Ethnicity and social class: most influential factors in West Midlands’ cultural participation

According to the Regional Lifestyle Survey, of all demographic factors, residents’ ethnicity and social class best predict what they choose to do with their leisure time and how much importance they attach to local cultural facilities.

The Survey, published by the West Midlands Regional Observatory in 2005, used a region-wide postal questionnaire to explore a range of lifestyle-related issues with residents, including their level of participation in cultural pursuits.

A recent analysis of the Survey by Culture West Midlands has shown that ethnicity is the factor that best predicts the extent to which residents’ choose where they live based on proximity to cultural facilities, and their likelihood of visiting the countryside. Respondents who described themselves as ‘Asian or British Asian’ were 36% less likely than ‘White’ respondents to have cited cultural facilities as important to residential choice, and 31% less likely than ‘White’ respondents to regularly visit the countryside.
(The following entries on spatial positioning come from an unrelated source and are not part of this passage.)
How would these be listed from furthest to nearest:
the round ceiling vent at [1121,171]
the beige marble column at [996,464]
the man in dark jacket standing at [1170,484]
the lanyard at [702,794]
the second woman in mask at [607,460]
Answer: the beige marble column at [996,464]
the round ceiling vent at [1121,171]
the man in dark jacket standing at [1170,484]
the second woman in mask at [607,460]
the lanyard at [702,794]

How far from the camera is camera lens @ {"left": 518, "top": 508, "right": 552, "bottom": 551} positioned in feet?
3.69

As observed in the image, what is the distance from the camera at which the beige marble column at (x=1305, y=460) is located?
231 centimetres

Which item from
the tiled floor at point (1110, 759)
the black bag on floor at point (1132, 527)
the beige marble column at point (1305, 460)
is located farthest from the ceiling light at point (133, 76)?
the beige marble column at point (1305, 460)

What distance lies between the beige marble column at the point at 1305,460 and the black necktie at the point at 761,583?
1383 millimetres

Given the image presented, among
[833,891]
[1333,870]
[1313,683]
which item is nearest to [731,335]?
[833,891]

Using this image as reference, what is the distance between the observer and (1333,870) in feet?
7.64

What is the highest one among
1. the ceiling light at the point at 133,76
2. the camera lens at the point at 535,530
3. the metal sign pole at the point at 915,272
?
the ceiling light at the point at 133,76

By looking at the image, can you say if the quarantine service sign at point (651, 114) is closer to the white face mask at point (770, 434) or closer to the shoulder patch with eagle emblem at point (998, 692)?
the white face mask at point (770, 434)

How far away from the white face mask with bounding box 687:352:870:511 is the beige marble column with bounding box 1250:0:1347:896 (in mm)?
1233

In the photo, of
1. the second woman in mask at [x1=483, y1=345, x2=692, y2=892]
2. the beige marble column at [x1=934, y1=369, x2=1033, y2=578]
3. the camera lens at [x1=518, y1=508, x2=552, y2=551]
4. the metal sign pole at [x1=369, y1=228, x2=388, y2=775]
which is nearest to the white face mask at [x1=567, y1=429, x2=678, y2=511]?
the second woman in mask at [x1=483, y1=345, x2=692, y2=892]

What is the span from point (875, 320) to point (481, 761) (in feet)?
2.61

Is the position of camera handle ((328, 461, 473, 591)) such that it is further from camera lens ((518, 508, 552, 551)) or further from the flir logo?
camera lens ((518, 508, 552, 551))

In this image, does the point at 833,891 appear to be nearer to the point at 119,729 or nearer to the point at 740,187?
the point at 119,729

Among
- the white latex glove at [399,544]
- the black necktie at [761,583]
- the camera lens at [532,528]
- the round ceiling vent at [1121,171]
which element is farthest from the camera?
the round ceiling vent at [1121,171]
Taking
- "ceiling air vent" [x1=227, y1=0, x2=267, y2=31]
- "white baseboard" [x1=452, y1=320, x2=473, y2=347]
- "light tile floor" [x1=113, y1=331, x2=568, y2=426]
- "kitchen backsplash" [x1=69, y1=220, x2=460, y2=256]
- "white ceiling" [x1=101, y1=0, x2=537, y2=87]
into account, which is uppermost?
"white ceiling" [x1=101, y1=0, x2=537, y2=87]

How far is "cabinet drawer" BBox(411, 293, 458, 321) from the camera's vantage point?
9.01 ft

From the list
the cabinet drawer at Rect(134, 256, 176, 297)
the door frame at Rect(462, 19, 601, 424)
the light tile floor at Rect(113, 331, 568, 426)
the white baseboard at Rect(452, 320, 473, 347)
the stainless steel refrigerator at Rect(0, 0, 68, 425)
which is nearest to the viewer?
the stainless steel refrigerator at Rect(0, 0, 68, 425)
Overall, ethnicity proved to be the best predictor of non-participation in cultural activities amongst residents. When compared with their white co-respondents, both Asian and Black respondents were found to be over 1.5 times more likely to be non-participants in activities including trips to arts or cultural venues, country parks and leisure and sport centres.

After ethnicity, socio-economic class was found to be the most significant predictor of cultural participation patterns. Compared with socio-economic group A, all other socio-economic groups were found to be significantly more likely to be non-participants.

Libraries stand out as having a different relationship with ethnicity and social class. Compared to White respondents, Asian respondents were far more likely to be library users. Additionally, socio-economic classes D and E were more likely to use libraries than those from Class A. This relationship was found even if all other factors are controlled. Again, counter to many of the trends found for other cultural pursuits, those with long-term limiting illnesses and those aged over 54 were also found to be more likely to be regular users.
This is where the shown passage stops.